For hackers, seeking out a way to exploit a vulnerability once it’s been discovered in a database is as simple as carrying out a quick Google search. The study was based on scans of more than 29,000 internal databases.
The Threat of Database Vulnerabilities
Database vulnerabilities are extremely bad news. Leaked data can hurt customers in all sorts of ways. It can hurt companies too. It can result in lasting damage to brand reputation. If data is a vital part of a company’s business (which, increasingly, is true for many, many organizations), a data breach will cause many customers to reconsider sharing their personal information with that entity, knowing its track record. This can therefore lead to a dip in revenue.
It’s also important to note that database vulnerabilities don’t just mean exposing customer data. In many cases, databases hold proprietary company information — meaning that an exposed database could mean accidentally leaking intellectual property (IP). Unscrupulous rivals may be more than willing to jump on this information, thereby costing companies their competitive edge.

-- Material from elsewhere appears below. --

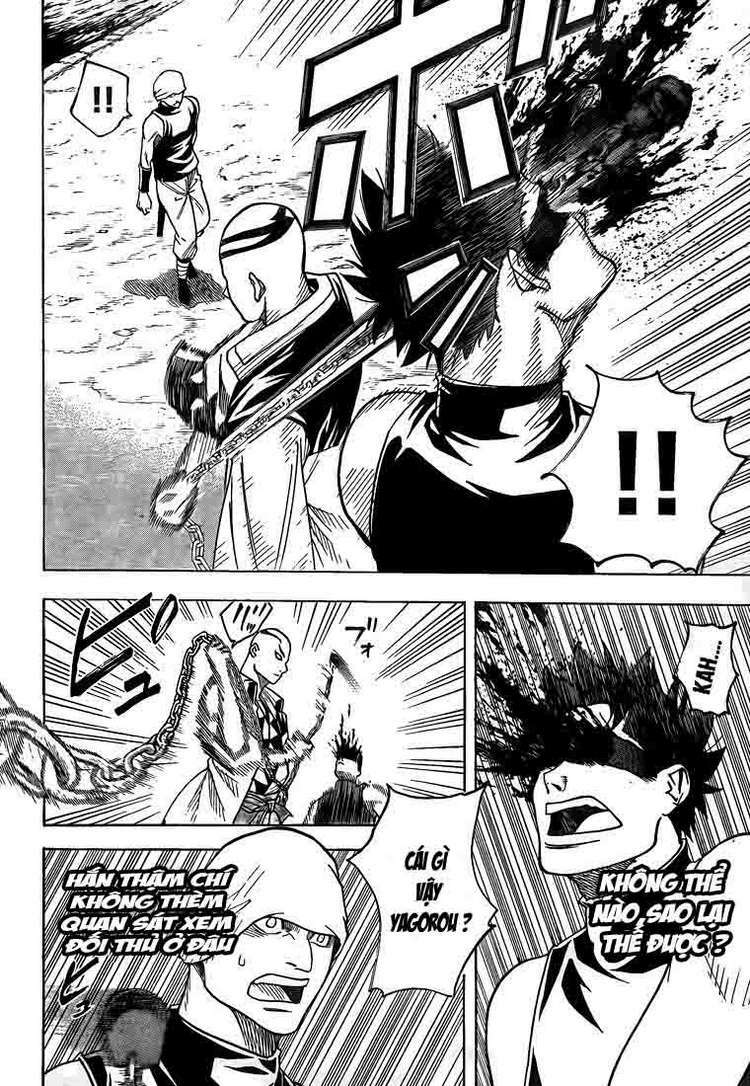 Gamaran Chapter 33 - Trang 2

One other way businesses can be negatively affected by exposed data is through punitive measures due to their regulatory failure to protect the information. These punishments, handed out by authorities, can come with hefty fines and, potentially, other punitive measures which could hurt the business and its standing for a long time.
Perhaps the most shocking thing about database vulnerabilities, however, is how unnecessary they frequently are. Often patches are available for solving these problems, but the databases have not been updated to support them. Reasons for failure to patch databases can vary but frequently involve a lack of resources leading to a challenge in patching every single flaw as it’s discovered. Nonetheless, this can lead to significant problems. Unaddressed, companies can be at the mercy of vulnerabilities that were discovered and patched years earlier.
Protecting Against Database Security Problems
It is essential that companies manage database security risks. Patching vulnerable software is essential, as are other measures like ensuring that databases are properly encrypted, thereby stopping them from being used even if a breach does take place. There are also database security tools available that can help.
Database monitoring tools that operate in real-time are able to continually scan databases, searching for potential breaches, thereby allowing businesses to act quickly to mitigate an attack. Other tools, such as database firewalls and web application firewalls, can also protect against attacks like SQL injections. In addition, file security and file integrity protection (FIM) measures can safeguard against threats wherever they hail from.
The database security issue is a challenging one. The impacts of a database breach are almost too bad to consider. However, this is such an important area that it is one every company MUST think about — and practice good data hygiene practices to stop becoming the existential threat it could represent.
The stakes couldn’t be higher. If this is an unaddressed area for your business, you need to act immediately.